* _Aim_
List every revision number of the form "r" followed by digits that appears in the patch message below.

* _Excerpt_
=-=-=-=-=
[PATCH] fix missing backtraces on macOS by using _Unwind_Backtrace

Bob Wilson via llvm-commits llvm-commits at lists.llvm.org
Mon Nov 14 10:06:37 PST 2016


> On Nov 11, 2016, at 5:08 PM, Davide Italiano <davide at freebsd.org> wrote:
> 
> On Fri, Nov 11, 2016 at 1:55 PM, Bob Wilson via llvm-commits
> <llvm-commits at lists.llvm.org> wrote:
>> This is a follow up to r270276:
>> 
>> commit f77c43d1f362f817c7801f48c59b715eae726613
>> Author: Richard Smith <richard-llvm at metafoo.co.uk>
>> Date:   Fri May 20 21:18:12 2016 +0000
>> 
>>    Reinstate r269992 (reverting r270267), but restricted to cases where glibc is
>>    the C standard library implementation in use.
>> 
>>    This works around a glibc bug in the backtrace() function where it fails to
>>    produce a backtrace on x86_64 if libgcc / libunwind is statically linked.
=-=-=-=-=
* _Rows from a box-labeling dataset_
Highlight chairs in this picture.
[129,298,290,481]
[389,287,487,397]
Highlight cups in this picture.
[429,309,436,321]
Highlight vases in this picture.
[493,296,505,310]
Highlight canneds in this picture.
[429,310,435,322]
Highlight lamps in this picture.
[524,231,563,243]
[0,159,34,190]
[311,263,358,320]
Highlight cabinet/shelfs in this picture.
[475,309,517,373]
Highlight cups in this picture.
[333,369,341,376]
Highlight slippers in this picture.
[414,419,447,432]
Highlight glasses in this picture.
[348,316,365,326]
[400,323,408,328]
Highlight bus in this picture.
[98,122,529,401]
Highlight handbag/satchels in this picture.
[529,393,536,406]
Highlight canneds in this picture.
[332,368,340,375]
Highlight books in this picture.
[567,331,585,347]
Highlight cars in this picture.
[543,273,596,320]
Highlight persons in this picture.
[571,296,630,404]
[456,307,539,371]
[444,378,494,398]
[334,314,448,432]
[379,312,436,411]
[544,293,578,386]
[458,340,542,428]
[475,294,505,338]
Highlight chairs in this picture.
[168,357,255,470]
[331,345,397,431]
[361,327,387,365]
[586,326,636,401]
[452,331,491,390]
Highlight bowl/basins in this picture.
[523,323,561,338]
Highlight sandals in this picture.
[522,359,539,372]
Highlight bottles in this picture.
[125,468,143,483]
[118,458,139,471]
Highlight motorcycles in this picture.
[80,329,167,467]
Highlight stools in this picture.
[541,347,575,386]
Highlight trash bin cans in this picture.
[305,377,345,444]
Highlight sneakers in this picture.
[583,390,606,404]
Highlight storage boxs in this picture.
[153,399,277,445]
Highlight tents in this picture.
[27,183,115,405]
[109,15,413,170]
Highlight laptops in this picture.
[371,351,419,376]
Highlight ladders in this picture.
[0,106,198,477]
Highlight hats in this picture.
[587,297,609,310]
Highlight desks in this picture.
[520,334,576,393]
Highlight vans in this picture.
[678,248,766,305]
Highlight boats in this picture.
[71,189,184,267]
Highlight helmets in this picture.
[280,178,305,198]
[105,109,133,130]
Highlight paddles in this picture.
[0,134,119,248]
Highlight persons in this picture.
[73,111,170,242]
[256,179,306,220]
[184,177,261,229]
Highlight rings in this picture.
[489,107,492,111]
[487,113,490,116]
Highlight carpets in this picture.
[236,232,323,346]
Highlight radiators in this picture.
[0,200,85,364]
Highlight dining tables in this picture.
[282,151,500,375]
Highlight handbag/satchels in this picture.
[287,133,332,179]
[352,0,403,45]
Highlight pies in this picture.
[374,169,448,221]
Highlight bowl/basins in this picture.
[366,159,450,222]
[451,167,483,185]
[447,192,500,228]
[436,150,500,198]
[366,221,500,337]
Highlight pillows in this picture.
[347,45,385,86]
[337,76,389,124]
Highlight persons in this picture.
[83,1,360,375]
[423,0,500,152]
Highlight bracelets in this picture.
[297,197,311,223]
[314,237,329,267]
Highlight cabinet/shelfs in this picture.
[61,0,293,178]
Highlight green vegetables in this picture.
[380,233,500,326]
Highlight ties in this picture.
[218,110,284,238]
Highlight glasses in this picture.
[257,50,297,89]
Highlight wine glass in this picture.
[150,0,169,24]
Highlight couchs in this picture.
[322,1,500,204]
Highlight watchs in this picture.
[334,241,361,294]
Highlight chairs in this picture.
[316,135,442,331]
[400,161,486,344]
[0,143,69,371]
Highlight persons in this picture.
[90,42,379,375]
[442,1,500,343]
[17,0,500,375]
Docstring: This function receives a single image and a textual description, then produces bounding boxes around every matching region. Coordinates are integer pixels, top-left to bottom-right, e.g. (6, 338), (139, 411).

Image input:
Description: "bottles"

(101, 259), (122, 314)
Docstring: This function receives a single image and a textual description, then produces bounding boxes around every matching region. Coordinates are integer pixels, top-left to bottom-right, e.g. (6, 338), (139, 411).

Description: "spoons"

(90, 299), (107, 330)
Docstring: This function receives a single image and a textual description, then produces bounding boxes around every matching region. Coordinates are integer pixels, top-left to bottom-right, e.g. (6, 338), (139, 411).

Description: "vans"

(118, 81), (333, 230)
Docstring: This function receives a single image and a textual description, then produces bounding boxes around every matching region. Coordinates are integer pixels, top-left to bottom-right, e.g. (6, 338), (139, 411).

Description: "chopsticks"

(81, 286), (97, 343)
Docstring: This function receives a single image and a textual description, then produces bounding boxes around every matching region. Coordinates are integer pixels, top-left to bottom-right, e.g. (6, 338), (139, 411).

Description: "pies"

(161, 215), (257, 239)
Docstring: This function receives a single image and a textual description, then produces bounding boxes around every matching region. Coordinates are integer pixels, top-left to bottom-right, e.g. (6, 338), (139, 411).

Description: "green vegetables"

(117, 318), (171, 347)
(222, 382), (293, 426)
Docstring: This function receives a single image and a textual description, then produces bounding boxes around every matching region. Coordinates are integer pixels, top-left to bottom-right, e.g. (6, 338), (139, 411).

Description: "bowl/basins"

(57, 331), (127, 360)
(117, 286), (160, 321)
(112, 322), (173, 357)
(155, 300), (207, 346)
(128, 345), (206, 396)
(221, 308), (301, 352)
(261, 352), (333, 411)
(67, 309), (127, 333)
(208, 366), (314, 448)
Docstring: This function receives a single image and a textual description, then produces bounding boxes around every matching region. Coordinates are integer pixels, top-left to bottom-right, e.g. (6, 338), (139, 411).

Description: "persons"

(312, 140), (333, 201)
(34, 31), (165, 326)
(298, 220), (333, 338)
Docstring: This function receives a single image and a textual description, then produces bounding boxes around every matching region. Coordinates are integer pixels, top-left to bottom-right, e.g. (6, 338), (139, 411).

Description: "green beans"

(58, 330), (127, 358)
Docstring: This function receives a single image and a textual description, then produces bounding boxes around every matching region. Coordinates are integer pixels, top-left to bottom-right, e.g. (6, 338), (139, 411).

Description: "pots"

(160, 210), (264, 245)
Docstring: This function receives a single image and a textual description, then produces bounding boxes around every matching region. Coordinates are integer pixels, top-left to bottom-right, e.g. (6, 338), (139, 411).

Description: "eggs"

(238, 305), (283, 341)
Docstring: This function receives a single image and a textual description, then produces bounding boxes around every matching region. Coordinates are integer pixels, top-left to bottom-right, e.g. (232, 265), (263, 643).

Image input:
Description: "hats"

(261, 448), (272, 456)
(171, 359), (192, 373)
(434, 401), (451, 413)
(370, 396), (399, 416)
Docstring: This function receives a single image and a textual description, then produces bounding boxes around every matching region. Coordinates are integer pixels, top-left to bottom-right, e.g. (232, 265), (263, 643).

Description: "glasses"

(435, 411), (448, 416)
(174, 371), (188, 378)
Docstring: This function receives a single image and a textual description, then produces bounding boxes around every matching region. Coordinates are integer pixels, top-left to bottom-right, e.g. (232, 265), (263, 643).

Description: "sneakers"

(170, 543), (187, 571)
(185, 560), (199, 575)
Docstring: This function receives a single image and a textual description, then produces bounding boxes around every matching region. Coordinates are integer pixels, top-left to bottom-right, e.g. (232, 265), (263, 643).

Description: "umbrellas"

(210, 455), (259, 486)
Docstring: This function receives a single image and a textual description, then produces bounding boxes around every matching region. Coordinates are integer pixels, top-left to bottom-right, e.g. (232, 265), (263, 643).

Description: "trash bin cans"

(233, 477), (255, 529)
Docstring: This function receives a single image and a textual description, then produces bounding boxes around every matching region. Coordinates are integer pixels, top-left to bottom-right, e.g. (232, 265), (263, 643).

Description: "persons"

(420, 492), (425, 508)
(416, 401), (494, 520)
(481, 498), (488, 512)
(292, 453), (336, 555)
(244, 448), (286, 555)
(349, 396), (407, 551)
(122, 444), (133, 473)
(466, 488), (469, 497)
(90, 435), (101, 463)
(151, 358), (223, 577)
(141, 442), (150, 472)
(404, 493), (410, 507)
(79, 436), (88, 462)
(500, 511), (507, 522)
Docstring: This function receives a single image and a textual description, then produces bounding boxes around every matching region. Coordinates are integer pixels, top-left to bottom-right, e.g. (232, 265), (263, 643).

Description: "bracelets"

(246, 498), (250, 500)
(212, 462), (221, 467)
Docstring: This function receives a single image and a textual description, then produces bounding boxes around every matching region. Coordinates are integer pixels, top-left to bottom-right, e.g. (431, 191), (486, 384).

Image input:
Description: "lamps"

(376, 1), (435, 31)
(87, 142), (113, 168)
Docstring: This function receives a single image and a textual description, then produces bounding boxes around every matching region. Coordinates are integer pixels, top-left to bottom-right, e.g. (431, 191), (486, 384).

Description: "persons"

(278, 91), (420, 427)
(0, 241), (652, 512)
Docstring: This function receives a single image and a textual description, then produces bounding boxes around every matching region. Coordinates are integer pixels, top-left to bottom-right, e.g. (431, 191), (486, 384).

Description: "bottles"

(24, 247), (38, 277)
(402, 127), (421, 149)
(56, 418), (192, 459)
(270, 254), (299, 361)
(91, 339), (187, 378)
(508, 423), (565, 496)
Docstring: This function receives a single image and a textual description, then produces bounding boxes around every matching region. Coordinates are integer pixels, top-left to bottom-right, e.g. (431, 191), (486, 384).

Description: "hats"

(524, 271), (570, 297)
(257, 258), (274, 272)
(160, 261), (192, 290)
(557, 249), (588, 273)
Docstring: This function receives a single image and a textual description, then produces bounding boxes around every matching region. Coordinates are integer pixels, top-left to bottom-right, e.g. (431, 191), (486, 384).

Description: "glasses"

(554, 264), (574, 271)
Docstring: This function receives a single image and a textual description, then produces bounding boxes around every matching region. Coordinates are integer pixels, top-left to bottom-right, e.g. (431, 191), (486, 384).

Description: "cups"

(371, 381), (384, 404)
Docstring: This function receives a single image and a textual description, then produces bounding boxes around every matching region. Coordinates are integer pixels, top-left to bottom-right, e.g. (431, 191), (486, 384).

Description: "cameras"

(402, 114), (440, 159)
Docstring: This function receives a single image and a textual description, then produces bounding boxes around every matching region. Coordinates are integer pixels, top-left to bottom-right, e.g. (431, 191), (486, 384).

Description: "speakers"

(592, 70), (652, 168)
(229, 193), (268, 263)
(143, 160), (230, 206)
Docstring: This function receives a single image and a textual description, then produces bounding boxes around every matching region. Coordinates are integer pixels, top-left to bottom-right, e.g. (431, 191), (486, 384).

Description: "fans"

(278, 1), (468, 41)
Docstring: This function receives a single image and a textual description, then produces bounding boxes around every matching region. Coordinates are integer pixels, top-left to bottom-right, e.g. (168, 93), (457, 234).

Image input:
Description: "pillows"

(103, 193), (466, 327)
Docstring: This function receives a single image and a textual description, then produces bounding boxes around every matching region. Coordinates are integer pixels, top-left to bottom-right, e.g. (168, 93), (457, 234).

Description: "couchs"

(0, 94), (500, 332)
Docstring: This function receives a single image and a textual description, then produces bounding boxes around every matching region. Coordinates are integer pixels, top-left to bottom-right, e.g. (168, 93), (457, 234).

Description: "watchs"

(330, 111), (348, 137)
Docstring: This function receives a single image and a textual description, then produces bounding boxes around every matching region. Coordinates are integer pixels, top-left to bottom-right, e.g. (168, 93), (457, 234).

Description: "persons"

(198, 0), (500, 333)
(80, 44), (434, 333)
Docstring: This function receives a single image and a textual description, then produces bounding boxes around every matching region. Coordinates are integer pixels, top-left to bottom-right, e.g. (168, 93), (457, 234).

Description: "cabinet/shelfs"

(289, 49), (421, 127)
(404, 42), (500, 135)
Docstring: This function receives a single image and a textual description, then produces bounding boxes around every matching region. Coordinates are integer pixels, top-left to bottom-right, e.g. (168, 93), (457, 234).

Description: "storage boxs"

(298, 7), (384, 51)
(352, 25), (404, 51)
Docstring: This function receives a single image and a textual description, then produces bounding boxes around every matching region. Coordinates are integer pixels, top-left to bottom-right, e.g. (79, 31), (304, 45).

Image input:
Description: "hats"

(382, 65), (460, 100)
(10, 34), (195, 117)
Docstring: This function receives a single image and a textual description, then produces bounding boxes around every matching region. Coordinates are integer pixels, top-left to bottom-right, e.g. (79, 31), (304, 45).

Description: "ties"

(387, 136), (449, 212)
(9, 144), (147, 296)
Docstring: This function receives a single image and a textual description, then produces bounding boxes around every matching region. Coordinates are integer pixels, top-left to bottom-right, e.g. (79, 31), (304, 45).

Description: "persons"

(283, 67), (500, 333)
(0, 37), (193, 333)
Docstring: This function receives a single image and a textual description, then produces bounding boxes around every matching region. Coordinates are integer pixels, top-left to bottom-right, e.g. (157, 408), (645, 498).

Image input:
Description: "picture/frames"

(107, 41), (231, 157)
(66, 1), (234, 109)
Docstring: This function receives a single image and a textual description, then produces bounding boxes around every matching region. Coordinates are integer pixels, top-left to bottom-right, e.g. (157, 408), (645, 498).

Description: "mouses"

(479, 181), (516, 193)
=-=-=-=-=
* _Output of the task_
r270276, r269992, r270267